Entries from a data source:

——————————

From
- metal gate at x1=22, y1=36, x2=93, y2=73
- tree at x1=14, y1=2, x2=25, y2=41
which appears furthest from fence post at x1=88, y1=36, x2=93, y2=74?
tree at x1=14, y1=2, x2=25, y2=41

——————————

▶ [Given exercise] Lay out every line of the entries above as a Markdown table with the columns Row and Line, numbering the lines in order and skipping any blank ones.

▶ [Result below]
| Row | Line |
|---|---|
| 1 | From |
| 2 | - metal gate at x1=22, y1=36, x2=93, y2=73 |
| 3 | - tree at x1=14, y1=2, x2=25, y2=41 |
| 4 | which appears furthest from fence post at x1=88, y1=36, x2=93, y2=74? |
| 5 | tree at x1=14, y1=2, x2=25, y2=41 |